#### Excerpted records ####
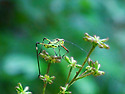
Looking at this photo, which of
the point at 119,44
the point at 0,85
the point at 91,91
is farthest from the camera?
the point at 119,44

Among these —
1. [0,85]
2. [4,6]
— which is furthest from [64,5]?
[0,85]

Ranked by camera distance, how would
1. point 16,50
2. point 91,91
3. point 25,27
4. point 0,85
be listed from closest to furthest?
point 91,91 → point 16,50 → point 0,85 → point 25,27

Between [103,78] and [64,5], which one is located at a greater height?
[64,5]

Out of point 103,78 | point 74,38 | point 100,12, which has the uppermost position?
point 100,12

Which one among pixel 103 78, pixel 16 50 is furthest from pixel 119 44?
pixel 16 50

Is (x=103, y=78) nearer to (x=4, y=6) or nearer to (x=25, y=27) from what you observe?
(x=25, y=27)

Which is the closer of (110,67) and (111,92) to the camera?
(110,67)

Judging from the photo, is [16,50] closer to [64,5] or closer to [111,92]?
[64,5]
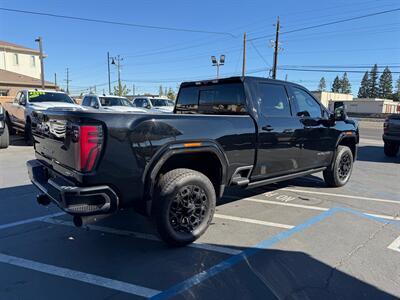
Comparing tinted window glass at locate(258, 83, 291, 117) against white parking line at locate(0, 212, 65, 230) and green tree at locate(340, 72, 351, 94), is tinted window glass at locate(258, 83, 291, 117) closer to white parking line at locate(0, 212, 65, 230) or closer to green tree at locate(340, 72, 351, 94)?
white parking line at locate(0, 212, 65, 230)

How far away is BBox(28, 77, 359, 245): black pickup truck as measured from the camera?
10.1 ft

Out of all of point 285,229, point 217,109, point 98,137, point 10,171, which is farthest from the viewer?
point 10,171

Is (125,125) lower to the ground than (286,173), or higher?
higher

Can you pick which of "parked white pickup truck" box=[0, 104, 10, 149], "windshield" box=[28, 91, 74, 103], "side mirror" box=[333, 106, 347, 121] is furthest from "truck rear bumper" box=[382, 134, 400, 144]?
"parked white pickup truck" box=[0, 104, 10, 149]

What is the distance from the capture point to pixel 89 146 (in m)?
3.02

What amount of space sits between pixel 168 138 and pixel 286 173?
8.26 ft

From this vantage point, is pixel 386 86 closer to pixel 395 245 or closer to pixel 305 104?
pixel 305 104

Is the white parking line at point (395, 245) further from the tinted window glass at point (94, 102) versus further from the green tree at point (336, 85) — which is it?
the green tree at point (336, 85)

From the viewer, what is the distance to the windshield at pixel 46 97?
39.2ft

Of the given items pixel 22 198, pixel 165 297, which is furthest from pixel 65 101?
pixel 165 297

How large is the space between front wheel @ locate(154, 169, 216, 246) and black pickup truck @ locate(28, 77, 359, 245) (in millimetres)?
12

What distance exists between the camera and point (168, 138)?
3.49m

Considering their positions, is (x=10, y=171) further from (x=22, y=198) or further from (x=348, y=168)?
(x=348, y=168)

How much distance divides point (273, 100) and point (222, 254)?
249cm
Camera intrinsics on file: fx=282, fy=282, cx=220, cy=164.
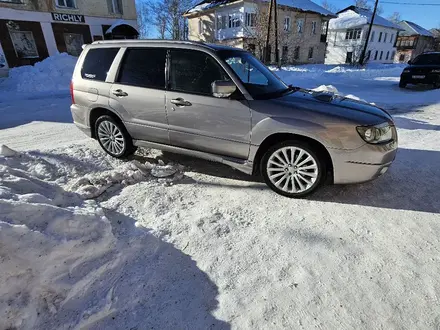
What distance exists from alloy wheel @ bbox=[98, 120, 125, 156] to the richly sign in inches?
784

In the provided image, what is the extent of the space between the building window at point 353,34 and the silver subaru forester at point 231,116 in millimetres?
45808

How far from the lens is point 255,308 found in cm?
213

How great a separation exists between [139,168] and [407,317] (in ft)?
11.7

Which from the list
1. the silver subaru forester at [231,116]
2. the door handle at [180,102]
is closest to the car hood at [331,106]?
the silver subaru forester at [231,116]

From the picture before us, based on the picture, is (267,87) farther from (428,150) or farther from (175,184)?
(428,150)

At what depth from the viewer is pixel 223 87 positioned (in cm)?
341

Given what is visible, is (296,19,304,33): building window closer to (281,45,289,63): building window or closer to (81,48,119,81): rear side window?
(281,45,289,63): building window

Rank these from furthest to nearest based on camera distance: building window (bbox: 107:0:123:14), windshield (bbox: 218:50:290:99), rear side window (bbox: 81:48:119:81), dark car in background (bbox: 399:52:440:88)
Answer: building window (bbox: 107:0:123:14)
dark car in background (bbox: 399:52:440:88)
rear side window (bbox: 81:48:119:81)
windshield (bbox: 218:50:290:99)

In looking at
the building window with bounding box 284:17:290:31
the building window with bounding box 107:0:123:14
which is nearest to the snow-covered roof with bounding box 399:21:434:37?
the building window with bounding box 284:17:290:31

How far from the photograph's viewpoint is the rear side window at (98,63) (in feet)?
14.8

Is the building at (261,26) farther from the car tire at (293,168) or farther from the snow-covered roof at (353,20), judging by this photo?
the car tire at (293,168)

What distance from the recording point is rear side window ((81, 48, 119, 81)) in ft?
14.8

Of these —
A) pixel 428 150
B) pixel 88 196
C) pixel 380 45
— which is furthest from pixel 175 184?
pixel 380 45

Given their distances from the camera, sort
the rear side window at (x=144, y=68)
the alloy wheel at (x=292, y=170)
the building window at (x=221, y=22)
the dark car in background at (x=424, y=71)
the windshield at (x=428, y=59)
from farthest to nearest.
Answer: the building window at (x=221, y=22) < the windshield at (x=428, y=59) < the dark car in background at (x=424, y=71) < the rear side window at (x=144, y=68) < the alloy wheel at (x=292, y=170)
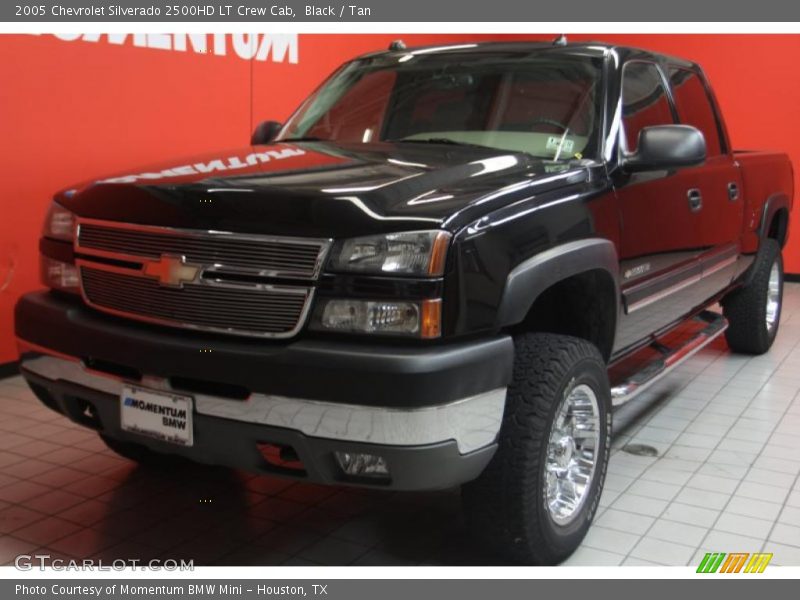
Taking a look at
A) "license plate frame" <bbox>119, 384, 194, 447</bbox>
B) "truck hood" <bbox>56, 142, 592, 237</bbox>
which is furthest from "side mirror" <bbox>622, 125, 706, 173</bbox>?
"license plate frame" <bbox>119, 384, 194, 447</bbox>

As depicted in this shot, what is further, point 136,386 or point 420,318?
point 136,386

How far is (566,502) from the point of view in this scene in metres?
2.80

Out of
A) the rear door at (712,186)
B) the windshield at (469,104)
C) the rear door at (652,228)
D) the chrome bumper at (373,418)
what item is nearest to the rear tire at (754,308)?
the rear door at (712,186)

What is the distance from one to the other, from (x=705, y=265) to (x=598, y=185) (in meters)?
1.38

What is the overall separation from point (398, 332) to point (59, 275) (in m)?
1.27

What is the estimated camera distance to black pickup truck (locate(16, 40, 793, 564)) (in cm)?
216

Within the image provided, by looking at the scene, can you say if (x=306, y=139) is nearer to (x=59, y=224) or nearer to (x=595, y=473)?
(x=59, y=224)

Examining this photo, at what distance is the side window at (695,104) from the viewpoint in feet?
13.6

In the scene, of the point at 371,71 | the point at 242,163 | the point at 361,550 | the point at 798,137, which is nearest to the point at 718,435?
the point at 361,550

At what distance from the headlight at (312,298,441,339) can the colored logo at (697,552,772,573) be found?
1330 mm

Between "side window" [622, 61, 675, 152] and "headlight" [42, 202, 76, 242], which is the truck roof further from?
"headlight" [42, 202, 76, 242]

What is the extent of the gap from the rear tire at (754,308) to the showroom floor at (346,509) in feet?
4.23

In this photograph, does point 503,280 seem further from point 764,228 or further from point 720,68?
point 720,68

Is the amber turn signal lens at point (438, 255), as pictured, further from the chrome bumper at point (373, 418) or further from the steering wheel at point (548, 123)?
the steering wheel at point (548, 123)
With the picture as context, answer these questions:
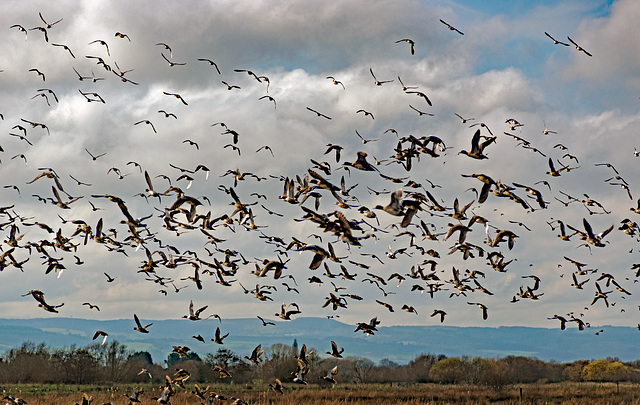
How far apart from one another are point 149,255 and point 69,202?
149 inches

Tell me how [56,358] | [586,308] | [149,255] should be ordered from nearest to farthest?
1. [149,255]
2. [586,308]
3. [56,358]

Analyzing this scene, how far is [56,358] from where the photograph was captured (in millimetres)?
97000

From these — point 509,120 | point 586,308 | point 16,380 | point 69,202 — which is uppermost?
point 509,120

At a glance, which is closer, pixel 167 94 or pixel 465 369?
pixel 167 94

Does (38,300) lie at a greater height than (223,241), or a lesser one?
lesser

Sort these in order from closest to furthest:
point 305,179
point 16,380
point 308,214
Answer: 1. point 308,214
2. point 305,179
3. point 16,380

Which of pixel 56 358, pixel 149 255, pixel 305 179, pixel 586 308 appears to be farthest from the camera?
pixel 56 358

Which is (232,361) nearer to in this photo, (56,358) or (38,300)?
(56,358)

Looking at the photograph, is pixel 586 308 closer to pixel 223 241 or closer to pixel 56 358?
pixel 223 241

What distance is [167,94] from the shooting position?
79.9 ft

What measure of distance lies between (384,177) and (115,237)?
9716mm

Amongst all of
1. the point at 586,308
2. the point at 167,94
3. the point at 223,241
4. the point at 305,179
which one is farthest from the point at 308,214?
the point at 586,308

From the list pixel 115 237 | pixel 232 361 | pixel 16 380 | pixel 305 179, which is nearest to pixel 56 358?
pixel 16 380

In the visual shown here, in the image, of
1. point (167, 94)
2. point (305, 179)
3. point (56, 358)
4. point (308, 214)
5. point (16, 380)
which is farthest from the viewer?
point (56, 358)
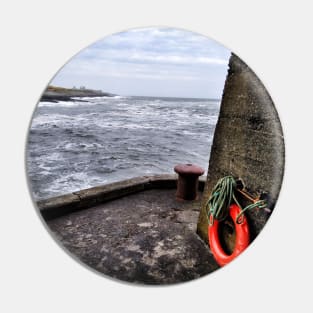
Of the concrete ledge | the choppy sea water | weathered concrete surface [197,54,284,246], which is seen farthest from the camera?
the concrete ledge

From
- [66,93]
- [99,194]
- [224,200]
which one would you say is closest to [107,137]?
[66,93]

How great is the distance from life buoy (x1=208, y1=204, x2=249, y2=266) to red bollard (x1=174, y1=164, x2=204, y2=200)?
0.63 m

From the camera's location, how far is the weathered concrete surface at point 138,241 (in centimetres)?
258

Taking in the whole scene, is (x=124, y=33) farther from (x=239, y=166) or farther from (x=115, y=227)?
(x=115, y=227)

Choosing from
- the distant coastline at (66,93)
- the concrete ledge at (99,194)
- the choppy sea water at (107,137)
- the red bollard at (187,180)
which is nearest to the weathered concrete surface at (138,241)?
the concrete ledge at (99,194)

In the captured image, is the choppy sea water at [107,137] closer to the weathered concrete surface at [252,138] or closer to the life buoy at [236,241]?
the weathered concrete surface at [252,138]

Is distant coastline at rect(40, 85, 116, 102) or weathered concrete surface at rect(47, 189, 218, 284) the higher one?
distant coastline at rect(40, 85, 116, 102)

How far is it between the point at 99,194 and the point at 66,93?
1.03m

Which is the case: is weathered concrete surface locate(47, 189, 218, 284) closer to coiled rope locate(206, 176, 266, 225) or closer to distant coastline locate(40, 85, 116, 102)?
coiled rope locate(206, 176, 266, 225)

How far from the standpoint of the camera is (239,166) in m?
2.61

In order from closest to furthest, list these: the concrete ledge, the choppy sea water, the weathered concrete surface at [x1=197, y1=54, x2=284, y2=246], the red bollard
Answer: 1. the weathered concrete surface at [x1=197, y1=54, x2=284, y2=246]
2. the choppy sea water
3. the concrete ledge
4. the red bollard

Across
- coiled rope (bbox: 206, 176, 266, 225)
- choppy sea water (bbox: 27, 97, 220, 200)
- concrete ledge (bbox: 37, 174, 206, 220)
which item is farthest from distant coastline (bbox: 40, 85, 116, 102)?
coiled rope (bbox: 206, 176, 266, 225)

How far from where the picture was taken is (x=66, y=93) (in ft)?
8.73

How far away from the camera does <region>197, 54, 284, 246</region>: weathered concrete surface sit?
2.50 m
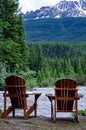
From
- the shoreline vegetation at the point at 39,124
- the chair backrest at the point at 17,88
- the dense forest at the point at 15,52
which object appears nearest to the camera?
the shoreline vegetation at the point at 39,124

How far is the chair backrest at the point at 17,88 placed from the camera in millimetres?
11844

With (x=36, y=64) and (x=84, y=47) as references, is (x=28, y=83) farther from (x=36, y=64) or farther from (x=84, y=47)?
(x=84, y=47)

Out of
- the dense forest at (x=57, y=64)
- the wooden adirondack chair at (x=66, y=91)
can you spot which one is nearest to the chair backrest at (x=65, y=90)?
the wooden adirondack chair at (x=66, y=91)

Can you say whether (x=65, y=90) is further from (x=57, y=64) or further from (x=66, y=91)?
(x=57, y=64)

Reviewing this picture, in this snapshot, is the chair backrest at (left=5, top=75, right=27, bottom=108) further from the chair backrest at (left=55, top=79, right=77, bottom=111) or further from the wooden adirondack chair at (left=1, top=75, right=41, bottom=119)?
the chair backrest at (left=55, top=79, right=77, bottom=111)

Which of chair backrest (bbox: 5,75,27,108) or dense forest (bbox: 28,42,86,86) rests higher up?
chair backrest (bbox: 5,75,27,108)

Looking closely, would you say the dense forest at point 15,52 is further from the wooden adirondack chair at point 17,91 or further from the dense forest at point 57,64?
the wooden adirondack chair at point 17,91

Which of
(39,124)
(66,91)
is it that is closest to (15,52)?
(66,91)

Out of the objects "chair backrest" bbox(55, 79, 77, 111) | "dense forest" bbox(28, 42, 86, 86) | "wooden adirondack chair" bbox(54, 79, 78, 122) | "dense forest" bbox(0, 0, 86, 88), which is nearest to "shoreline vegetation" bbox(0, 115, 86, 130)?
"wooden adirondack chair" bbox(54, 79, 78, 122)

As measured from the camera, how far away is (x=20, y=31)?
49594 mm

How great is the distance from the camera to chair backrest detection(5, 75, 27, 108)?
466 inches

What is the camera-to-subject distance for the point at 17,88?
11.9 metres

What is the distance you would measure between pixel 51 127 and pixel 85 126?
3.20 ft

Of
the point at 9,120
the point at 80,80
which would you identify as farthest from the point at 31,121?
the point at 80,80
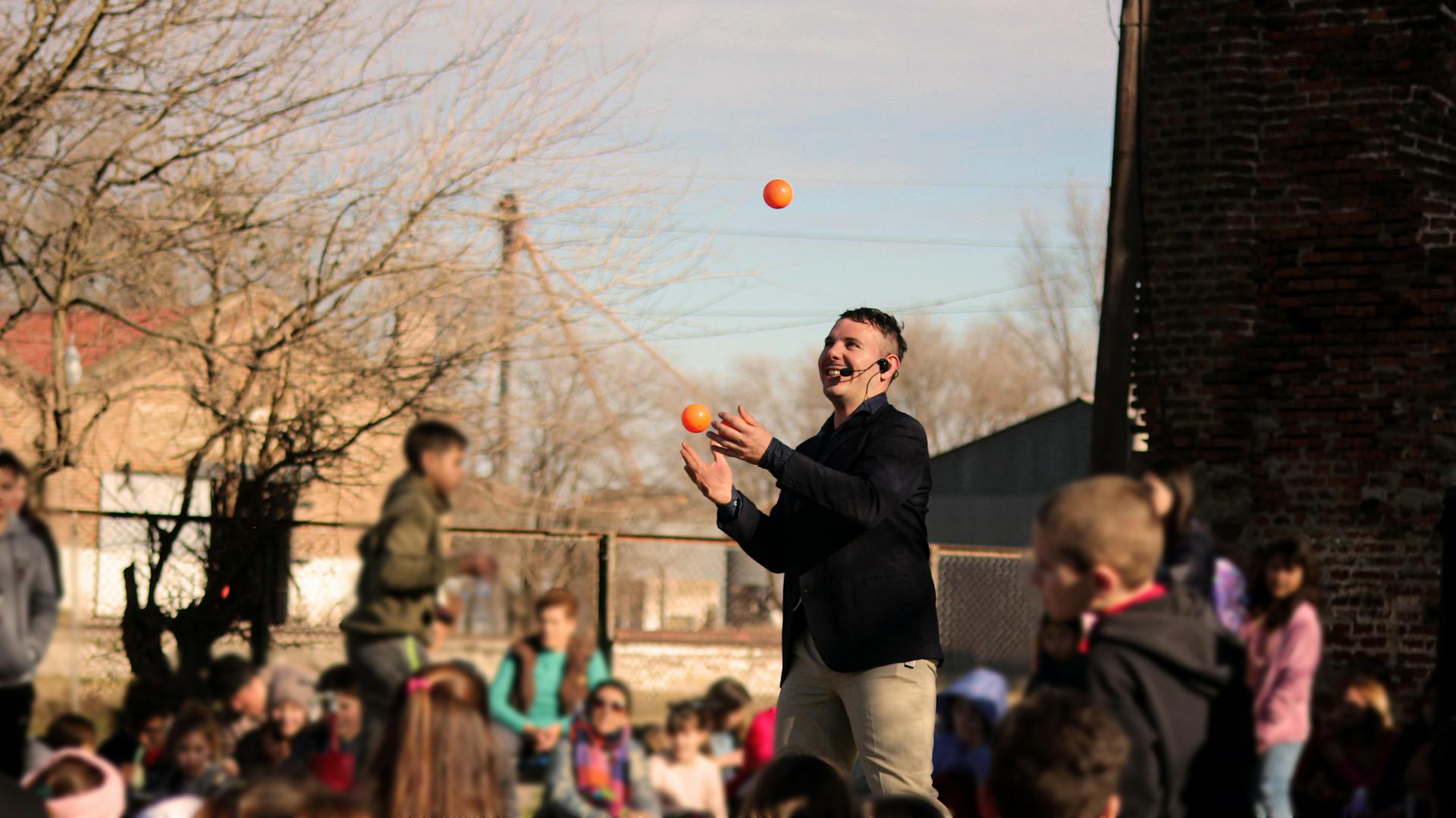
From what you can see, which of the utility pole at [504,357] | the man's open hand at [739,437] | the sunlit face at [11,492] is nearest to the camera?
the sunlit face at [11,492]

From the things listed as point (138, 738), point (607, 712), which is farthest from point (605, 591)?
point (138, 738)

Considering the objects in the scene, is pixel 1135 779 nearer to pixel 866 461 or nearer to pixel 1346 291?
pixel 866 461

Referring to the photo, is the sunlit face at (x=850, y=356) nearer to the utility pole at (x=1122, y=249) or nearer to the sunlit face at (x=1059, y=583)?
the utility pole at (x=1122, y=249)

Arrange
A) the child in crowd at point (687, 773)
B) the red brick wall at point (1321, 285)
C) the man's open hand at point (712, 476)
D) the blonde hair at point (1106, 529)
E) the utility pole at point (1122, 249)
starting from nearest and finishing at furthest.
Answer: the blonde hair at point (1106, 529)
the child in crowd at point (687, 773)
the man's open hand at point (712, 476)
the utility pole at point (1122, 249)
the red brick wall at point (1321, 285)

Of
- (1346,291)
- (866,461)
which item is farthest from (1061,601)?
(1346,291)

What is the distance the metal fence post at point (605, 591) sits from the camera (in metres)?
2.74

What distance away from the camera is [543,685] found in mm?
2459

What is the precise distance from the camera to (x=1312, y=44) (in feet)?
30.3

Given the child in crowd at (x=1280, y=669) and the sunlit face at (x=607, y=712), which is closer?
the child in crowd at (x=1280, y=669)

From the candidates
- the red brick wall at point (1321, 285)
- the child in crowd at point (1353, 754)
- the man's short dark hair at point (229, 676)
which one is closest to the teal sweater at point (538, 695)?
the man's short dark hair at point (229, 676)

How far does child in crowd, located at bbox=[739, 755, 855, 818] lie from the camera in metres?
2.86

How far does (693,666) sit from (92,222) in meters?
7.42

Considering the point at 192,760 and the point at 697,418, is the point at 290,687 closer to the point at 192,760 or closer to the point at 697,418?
the point at 192,760

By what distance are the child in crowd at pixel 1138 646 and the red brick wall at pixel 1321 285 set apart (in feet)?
21.9
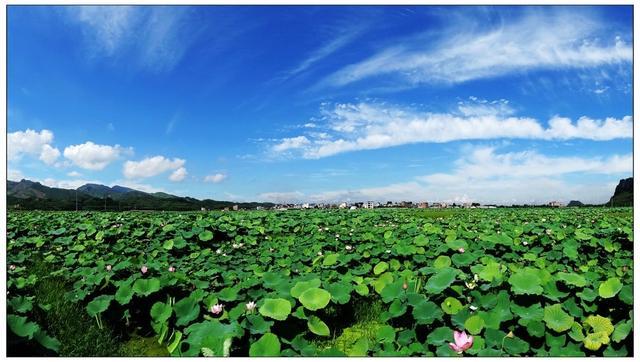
####
* What to work on
Can you reproduce word for word the rows from the line containing "Given what is" through the line containing "Answer: the building", with both of those lines included?

* Output of the task
Given what is visible, is (296,19,304,33): building window closer to (281,45,289,63): building window or closer to (81,48,119,81): rear side window?
(281,45,289,63): building window

Rank these from furthest to nearest based on camera distance: building window (bbox: 107:0:123:14), windshield (bbox: 218:50:290:99), rear side window (bbox: 81:48:119:81), dark car in background (bbox: 399:52:440:88)
Answer: building window (bbox: 107:0:123:14)
dark car in background (bbox: 399:52:440:88)
rear side window (bbox: 81:48:119:81)
windshield (bbox: 218:50:290:99)

In looking at
the building window with bounding box 284:17:290:31
the building window with bounding box 107:0:123:14
which is nearest to the snow-covered roof with bounding box 399:21:434:37?
the building window with bounding box 284:17:290:31

How far from the photograph's viewpoint is the rear side window at (98,63) (in feet)?
14.8

Is the building at (261,26) farther from the car tire at (293,168) or farther from the snow-covered roof at (353,20), judging by this photo?
the car tire at (293,168)

What distance from the recording point is rear side window ((81, 48, 119, 81)) in ft?
14.8

Of these —
A) pixel 428 150
B) pixel 88 196
C) pixel 380 45
— which is furthest from pixel 175 184?
pixel 380 45

Given their distances from the camera, sort
the rear side window at (x=144, y=68)
the alloy wheel at (x=292, y=170)
the building window at (x=221, y=22)
the dark car in background at (x=424, y=71)
the windshield at (x=428, y=59)
from farthest to nearest.
Answer: the building window at (x=221, y=22) < the windshield at (x=428, y=59) < the dark car in background at (x=424, y=71) < the rear side window at (x=144, y=68) < the alloy wheel at (x=292, y=170)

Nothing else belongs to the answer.